Tra gli autori di un unico film di finzione, ma importante e significativo, merita senz'altro di essere ricordato il pisano Piero Nelli, nato in questo giorno e scomparso ottantottenne il 28 giugno 2014.
Di famiglia nobiliare, destinato alla carriera militare, aderisce giovanissimo al Pci e alla Resistenza. Lineare la sua breve esperienza nel cinema: aiuto di De Santis nel 1949 per Riso amaro e Non c'è pace tra gli ulivi, nei primi anni '60 partecipa alle avventure zavattiniane di Le italiane e l'amore (1961, episodio La sfregiata) e I misteri di Roma (1963), ma nel frattempo ha realizzato tra il 1952 e il 1953, il suo unico lungometraggio a soggetto, La pattuglia sperduta.
Nel 1966 partecipa attivamente alla lotta di liberazione dal colonialismo portoghese della nascente Guinea-Bissau e realizza, secondo i moduli del cinema militante, il lungometraggio Labanta Negro, premiato a Venezia.
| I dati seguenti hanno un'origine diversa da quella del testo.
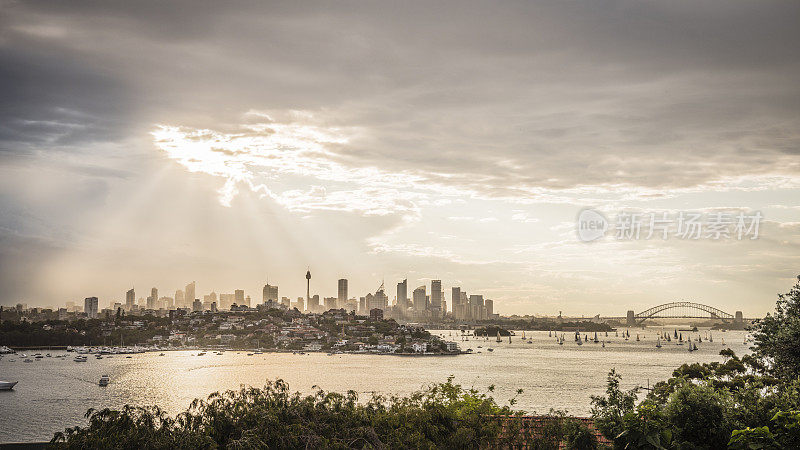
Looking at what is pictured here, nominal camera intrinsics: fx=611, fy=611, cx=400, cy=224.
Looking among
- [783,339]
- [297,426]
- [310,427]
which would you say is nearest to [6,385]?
[310,427]

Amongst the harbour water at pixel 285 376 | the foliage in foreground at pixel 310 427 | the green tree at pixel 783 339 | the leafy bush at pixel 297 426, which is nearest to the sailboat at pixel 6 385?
the harbour water at pixel 285 376

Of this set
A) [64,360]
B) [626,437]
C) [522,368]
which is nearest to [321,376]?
[522,368]

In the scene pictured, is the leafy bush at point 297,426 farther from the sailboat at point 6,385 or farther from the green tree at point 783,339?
the sailboat at point 6,385

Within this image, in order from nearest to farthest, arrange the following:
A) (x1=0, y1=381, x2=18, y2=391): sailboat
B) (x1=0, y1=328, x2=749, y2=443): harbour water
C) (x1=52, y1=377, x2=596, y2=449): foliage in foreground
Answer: (x1=52, y1=377, x2=596, y2=449): foliage in foreground → (x1=0, y1=328, x2=749, y2=443): harbour water → (x1=0, y1=381, x2=18, y2=391): sailboat

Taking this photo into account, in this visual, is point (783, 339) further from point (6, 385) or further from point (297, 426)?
point (6, 385)

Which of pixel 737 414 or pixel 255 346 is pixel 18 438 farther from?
pixel 255 346

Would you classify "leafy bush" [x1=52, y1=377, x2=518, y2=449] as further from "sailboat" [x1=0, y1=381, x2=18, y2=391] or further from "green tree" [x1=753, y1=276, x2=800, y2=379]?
"sailboat" [x1=0, y1=381, x2=18, y2=391]

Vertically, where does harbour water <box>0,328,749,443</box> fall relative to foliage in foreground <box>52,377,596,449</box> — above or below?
below

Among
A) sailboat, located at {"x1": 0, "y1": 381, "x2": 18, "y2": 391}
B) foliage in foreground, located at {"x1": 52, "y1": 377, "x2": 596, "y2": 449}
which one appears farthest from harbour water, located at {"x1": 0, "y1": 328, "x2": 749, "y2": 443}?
foliage in foreground, located at {"x1": 52, "y1": 377, "x2": 596, "y2": 449}
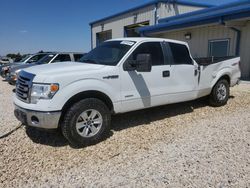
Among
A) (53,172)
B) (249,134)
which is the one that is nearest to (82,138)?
(53,172)

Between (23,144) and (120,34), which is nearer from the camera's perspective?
(23,144)

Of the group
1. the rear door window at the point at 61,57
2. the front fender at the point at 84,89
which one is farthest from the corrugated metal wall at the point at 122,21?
the front fender at the point at 84,89

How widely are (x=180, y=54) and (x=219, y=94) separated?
203cm

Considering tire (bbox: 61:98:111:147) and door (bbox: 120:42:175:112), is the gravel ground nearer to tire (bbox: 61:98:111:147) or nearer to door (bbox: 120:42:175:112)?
tire (bbox: 61:98:111:147)

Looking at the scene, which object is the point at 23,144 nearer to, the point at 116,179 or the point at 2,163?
the point at 2,163

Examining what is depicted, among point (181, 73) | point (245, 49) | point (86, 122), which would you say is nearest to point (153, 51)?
point (181, 73)

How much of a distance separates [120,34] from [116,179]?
72.5ft

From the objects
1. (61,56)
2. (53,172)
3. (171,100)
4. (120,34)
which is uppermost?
(120,34)

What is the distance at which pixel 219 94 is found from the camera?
671 cm

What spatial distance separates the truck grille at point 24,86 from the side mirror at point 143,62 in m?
1.94

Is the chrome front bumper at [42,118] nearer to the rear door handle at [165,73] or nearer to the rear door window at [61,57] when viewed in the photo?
the rear door handle at [165,73]

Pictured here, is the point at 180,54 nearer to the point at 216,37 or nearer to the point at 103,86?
the point at 103,86

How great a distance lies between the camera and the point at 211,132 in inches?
188

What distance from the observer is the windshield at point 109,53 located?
15.2 feet
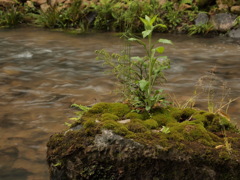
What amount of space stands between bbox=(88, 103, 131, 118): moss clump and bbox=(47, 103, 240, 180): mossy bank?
0.95 ft

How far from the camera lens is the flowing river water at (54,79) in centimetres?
436

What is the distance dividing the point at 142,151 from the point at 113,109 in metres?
0.81

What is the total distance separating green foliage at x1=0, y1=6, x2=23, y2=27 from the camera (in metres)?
13.9

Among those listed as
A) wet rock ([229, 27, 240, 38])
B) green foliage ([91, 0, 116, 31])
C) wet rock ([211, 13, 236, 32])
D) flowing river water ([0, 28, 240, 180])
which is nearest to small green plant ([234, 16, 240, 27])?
wet rock ([211, 13, 236, 32])

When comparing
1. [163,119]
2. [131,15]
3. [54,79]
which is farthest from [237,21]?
[163,119]

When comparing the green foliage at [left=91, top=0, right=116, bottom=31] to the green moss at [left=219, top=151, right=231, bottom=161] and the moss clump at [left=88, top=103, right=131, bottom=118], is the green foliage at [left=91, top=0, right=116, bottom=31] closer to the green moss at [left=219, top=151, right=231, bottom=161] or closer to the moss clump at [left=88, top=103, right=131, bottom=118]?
the moss clump at [left=88, top=103, right=131, bottom=118]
Intensa in seguito l'attività come regista di documentari e programmi per la Rai: tra questi La radiografia della miseria (1967) su testi di Leonardo Sciascia, Parlare, leggere, scrivere. Storia dell'Italia unita tra lingua e dialetti (1969-1973) insieme a Tullio De Mauro e Umberto Eco, lo sceneggiato Il passatore (1977), La presenza perfetta (1981) da un racconto fantastico di Henry James. Nel 1963 ha fondato, con Ansano Giannarelli, la casa di produzione Reiac per la realizzazione di documentari, film industriali e programmi per la televisione.
Ma perché celebrare La pattuglia sperduta (o Vecchio regno come da primitivo titolo)? Questo film storico-risorgimentale in costume, ma realizzato con moduli neorealistici, è un piccolo capolavoro quasi a contrappunto dell'imminente Senso viscontiano (e forse non immemore del vecchio 1860 di Blasetti, per restare nell'ambito delle poche pellicole risorgimentali degne di menzione). Ma nell'Italietta dei primi anni '50 gliene accadono di tutti i colori (forse perché appare incline al rosso), sia a livello governativo sia a livello di noleggio. Tanto per cominciare, gli viene rifiutato dalla commissione ministeriale quel famoso 18 per cento di rimborso che si concedeva anche alle pellicole più ignobili, Poi non lo si lascia andare al Festival di Cannes, dove pure il film è stato scelto «da un comitato di illustri intellettuali francesi per una proiezione fuori concorso. Infine, sebbene abbia avuto una critica più che lusinghiera da giornali d'ogni tendenza, e sebbene in provincia vada bene, esso è oggetto d'ogni sorta di ostruzionismi da parte dei padroni del vapore, volevamo dire dei ras dei circuiti di sale delle grandi città».
Così denuncia Ugo Casiraghi, che continua: «Quale può essere il segreto motivo di questo boicottaggio? Forse perché la “fatal Novara” cantata anche dal poeta fu una sconfitta, e non è bene che i giovani sappiano che i loro antenati non hanno sempre vinto? Anche Visconti è stato rimproverato per aver scelto Custoza. Forse perché la ricostruzione dell'epoca storica è così antiretorica da sembrar quasi un documentario di quei tempi, e ciò scredita conseguentemente i polpettoni tipo Attila? Sottolineiamo anzi come altamente positivo il fatto che, nel filmetto di Nelli girato con pochissimi mezzi, diventino naturali anche i cheppì, i fuciloni ad avancarica e le larghe daghe dell'esercito sardo-piemontese del 1849, e che l'irrompere degli invasori austriaci incuta spavento, anche se ottenuto sullo schermo solo con un paio di dozzine di comparse. O forse se la son presa con La pattuglia sperduta, perché questi soldati di Carlo Alberto, questi otto uomini laceri, sfiniti, ma coscienti e disciplinati, questo intellettuale napoletano, questo montanaro piemontese, questo marinaio ligure, e poi questo eroico vecchio contadino che sembra quasi un papà Cervi, sanno tutti perché combattono e perché si sacrificano, e inavvertitamente, man mano che il film procede e la commozione ci serra alla gola, ricordano i moderni partigiani?»